Nasza Loteria SR - pasek na kartach artykułów

Ferdynard Kiepski żegna się z widzami. To już koniec popularnego serialu. Kiepscy znikają z anteny po 23 latach!

Anna Gronczewska
Po 23 latach „Kiepscy” schodzą z ekranów! Nie będzie już dalszych odcinków opowiadających o przygodach Ferdynanda, jego rodziny i przyjaciół...

Kiepscy mówią żegnaj!

Można było się spodziewać takiej decyzji. W ostatnich miesiącach zmarło dwóch aktorów grających głównych bohaterów „Świata według Kiepskich”. To Dariusz Gnatowski i związany z Łodzią Ryszard Kotys. Pierwszy grał Arnolda Boczka, a drugi Mariana Paździocha. Obaj byli najbliższymi sąsiadami Ferdynanda Kiepskiego.
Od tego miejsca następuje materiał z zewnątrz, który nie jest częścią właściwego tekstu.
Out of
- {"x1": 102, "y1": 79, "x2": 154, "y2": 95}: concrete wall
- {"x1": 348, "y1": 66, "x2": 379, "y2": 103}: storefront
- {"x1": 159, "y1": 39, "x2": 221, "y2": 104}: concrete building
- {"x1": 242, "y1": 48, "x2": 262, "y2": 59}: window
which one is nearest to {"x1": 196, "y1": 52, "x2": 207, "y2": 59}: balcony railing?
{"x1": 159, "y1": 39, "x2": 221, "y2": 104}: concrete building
- Serial bez Boczka i Paździocha to już nie ten sam „Świat według Kiepskich” - twierdzą jego zagorzali fani. - Choć pojawiły się nowe postacie. Nikt nie zastąpi Paździocha i Boczka.

„Świat według Kiepskich” dzielił widzów. Jedni go krytykowali i wyśmiewali, inni uwielbiali. Do tych ostatnich należy Janusz Szczepański z Łodzi, 78-letni emerytowany matematyk. To jego ulubiony serial.
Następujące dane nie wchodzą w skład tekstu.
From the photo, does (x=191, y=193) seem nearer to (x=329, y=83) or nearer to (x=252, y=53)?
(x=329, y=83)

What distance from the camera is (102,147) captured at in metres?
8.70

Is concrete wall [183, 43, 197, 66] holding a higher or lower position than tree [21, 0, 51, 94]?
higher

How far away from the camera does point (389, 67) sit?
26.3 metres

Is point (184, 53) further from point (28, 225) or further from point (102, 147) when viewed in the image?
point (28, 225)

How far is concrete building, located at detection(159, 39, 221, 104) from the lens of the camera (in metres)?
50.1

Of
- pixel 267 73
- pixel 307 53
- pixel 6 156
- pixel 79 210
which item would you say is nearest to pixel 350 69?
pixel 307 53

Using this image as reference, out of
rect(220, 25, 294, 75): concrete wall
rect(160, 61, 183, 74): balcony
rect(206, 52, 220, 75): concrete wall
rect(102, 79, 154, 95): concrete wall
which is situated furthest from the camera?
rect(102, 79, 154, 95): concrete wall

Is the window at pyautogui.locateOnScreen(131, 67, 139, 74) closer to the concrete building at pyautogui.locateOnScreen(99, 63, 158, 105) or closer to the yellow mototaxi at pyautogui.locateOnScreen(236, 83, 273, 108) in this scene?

- Może się wydawać, że to taki głupiutki serial, ale naprawdę ma on przesłanie, krytykuje wiele rzeczy, pokazuje Polaków w krzywym zwierciadle – wyjaśnia łódzki emeryt. - Tylko trzeba ten serial obejrzeć z takim nastawieniem.

Niedawno w mediach koniec serialu komentowała Marzena Kipiel- Sztuka, grająca Halinkę, żonę Ferdynanda Kiepskiego.
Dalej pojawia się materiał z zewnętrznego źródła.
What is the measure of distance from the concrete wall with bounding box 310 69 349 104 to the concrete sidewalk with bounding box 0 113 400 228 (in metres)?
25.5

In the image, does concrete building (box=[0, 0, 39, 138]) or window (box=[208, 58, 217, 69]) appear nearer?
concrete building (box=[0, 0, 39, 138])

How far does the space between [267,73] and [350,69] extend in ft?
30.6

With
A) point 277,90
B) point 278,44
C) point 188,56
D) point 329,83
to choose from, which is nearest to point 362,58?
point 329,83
- Ludzie nas kochali i nas nienawidzili, ale jakimś cudem większość znała prawie wszystkie odcinki! - twierdzi aktorka.

Bohaterowie odchodzą..

Pierwszy sezon „Świata według Kiepskich” pokazano w marcu 1999 roku. Przypomnijmy, że serial opowiadał historię mieszkańców wrocławskiej kamienicy przy ul. Ćwiartki 3/4. Głównym bohaterem był Ferdynand Kiepski grany przez Andrzeja Grabowskiego i jego rodzina. A więc żona Halinka (Marzena Kipiel-Sztuka), córka Mariolka (Barbara Mularczyk-Potocka) i syn Walduś (Bartosz Żukowski) . Przez wiele lat ważną rolę odgrywała babka Rozalia Kiepska grana przez Krystynę Feldman, która toczyła niezliczone kłótnie z Ferdkiem, którego nazywała kanalią. Niestety postać ta zniknęła z serialu wraz ze śmiercią popularnej aktorki.

Ważną rolę odrywają też inni lokatorzy kamienicy, a przede wszystkim Marian Paździoch (Ryszard Kotys), jego żona Helena (Renata Pałys). Ale wiele osób nie wyobrażało sobie „Kiepskich” bez Boczka, którego grał Dariusz Gnatowski. Nieżyjący już Bohdan Smoleń, wcielał się w rolę Listonosza Edzia. Mówił wierszem i był stałym gościem w domu Kiepskich. W serialu występowała też nieżyjąca już Zofia Czerwińska. Stworzyła uwielbianą przez widzów postać Malinowskiej, właścicielki sklepiku osiedlowego. Warto wymienić również postacie drugoplanowe - Badury (Lech Dyblik), prezesa Kozłowskiego (Andrzej Gałła), prezesową (Joanna Kurowska), Kopernika (Andrzej Kłak).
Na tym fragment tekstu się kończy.